Two-Sided Lossless Expanders in the Unbalanced Setting
Eshan Chattopadhyay, Mohit Gurumukhani, Noam Ringach, Yunya Zhao
TL;DR
This work provides the first explicit construction of two-sided lossless expanders in the unbalanced bipartite setting, anchored by the KT graph built from multiplicity codes. It proves that the KT graph exhibits both left-to-right and right-to-left lossless expansion, and it establishes tightness for right expansion in the regime $n<2s+2$. By taking the bipartite half of the KT graph, the authors also obtain a high-degree, non-bipartite lossless expander with explicit parameters and a free group action, broadening applications to non-bipartite graphs. The results close a gap in unbalanced expander theory and provide explicit graphs with provable expansion properties, potentially enabling new coding-theoretic and combinatorial constructions.
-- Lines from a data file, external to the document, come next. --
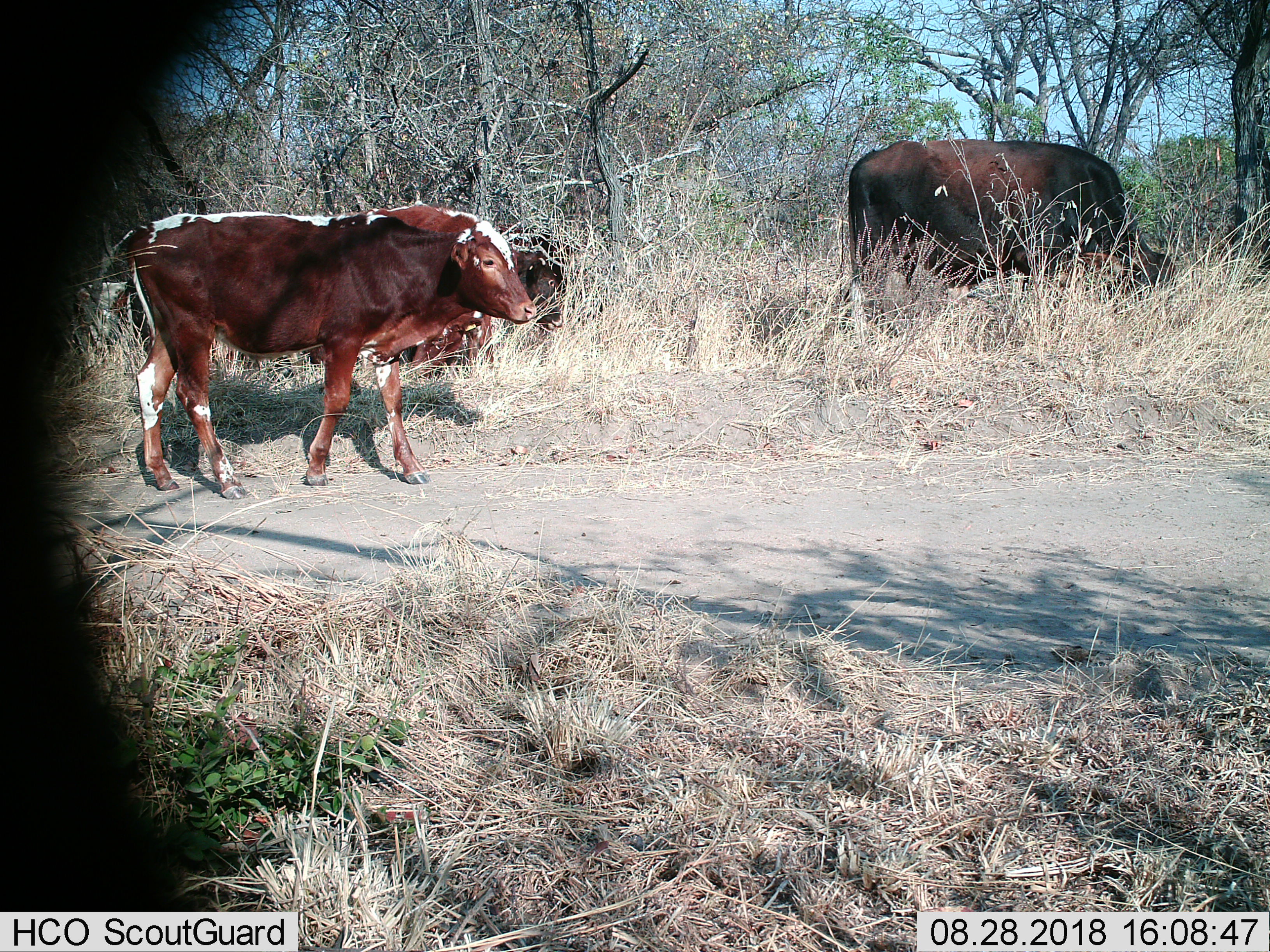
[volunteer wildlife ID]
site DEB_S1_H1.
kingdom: Animalia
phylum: Chordata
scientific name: Vertebrata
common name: domestic animal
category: domesticanimal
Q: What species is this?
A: Domesticanimal (domestic animal) (Vertebrata).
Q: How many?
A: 4.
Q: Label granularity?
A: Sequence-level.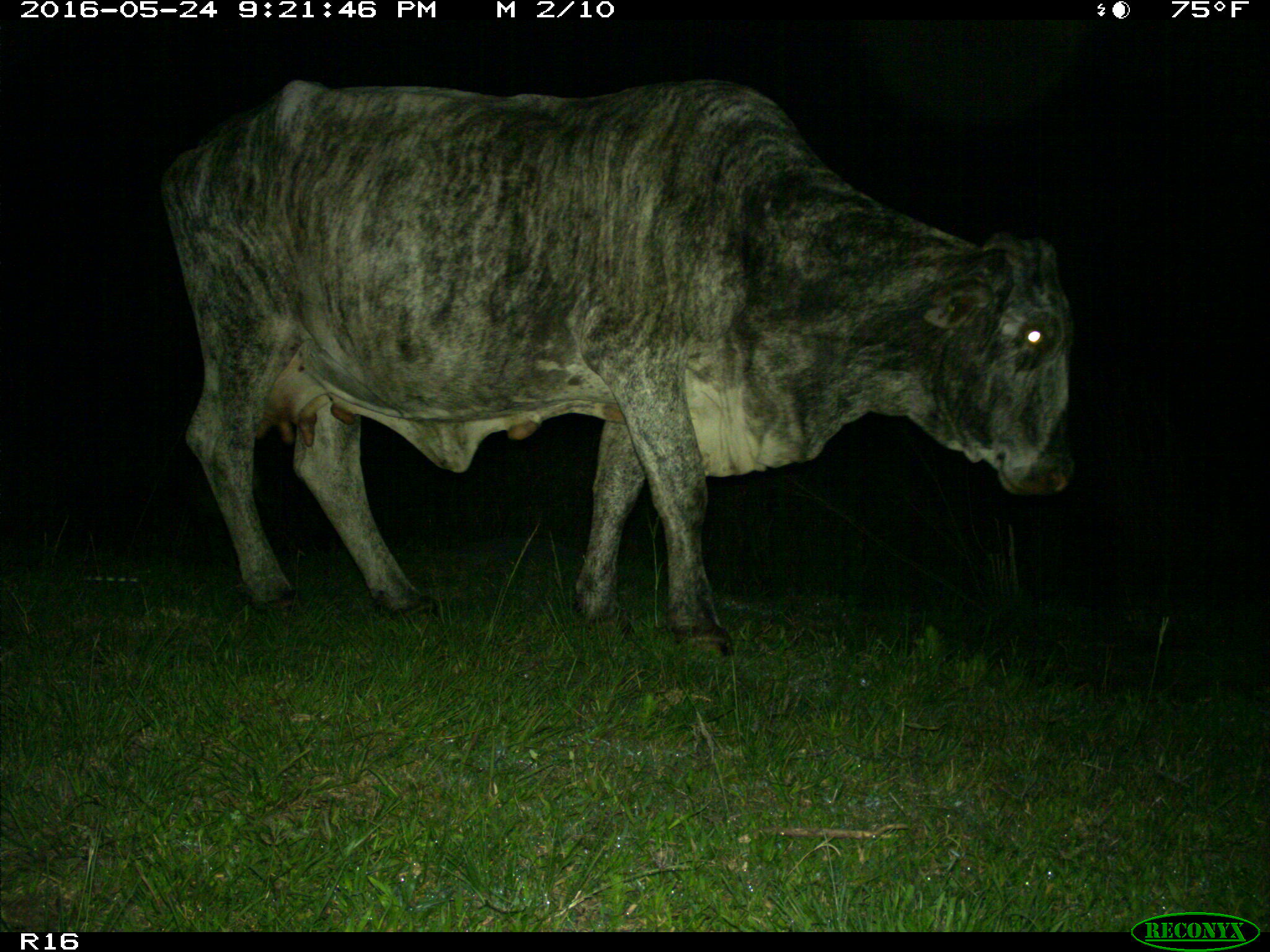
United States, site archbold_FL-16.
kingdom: Animalia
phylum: Chordata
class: Mammalia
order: Artiodactyla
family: Bovidae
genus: Bos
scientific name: Bos taurus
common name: domestic cow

Overall, the paper delivers a complete, explicit framework for unbalanced two-sided lossless expanders and their non-bipartite counterparts, with tight, implementable parameter regimes.
Abstract
We present the first explicit construction of two-sided lossless expanders in the unbalanced setting (bipartite graphs that have polynomially many more nodes on the left than on the right). Prior to our work, all known explicit constructions in the unbalanced setting achieved only one-sided lossless expansion. Specifically, we show that the one-sided lossless expanders constructed by Kalev and Ta-Shma (RANDOM'22) -- that are based on multiplicity codes introduced by Kopparty, Saraf, and Yekhanin (STOC'11) -- are, in fact, two-sided lossless expanders. Moreover, we show that our result is tight, thus completely characterizing the graph of Kalev and Ta-Shma. Using our unbalanced bipartite expander, we easily obtain lossless (non-bipartite) expander graphs on $N$ vertices with polynomial degree $\ll N$ and expanding sets of size $N^{0.49}$.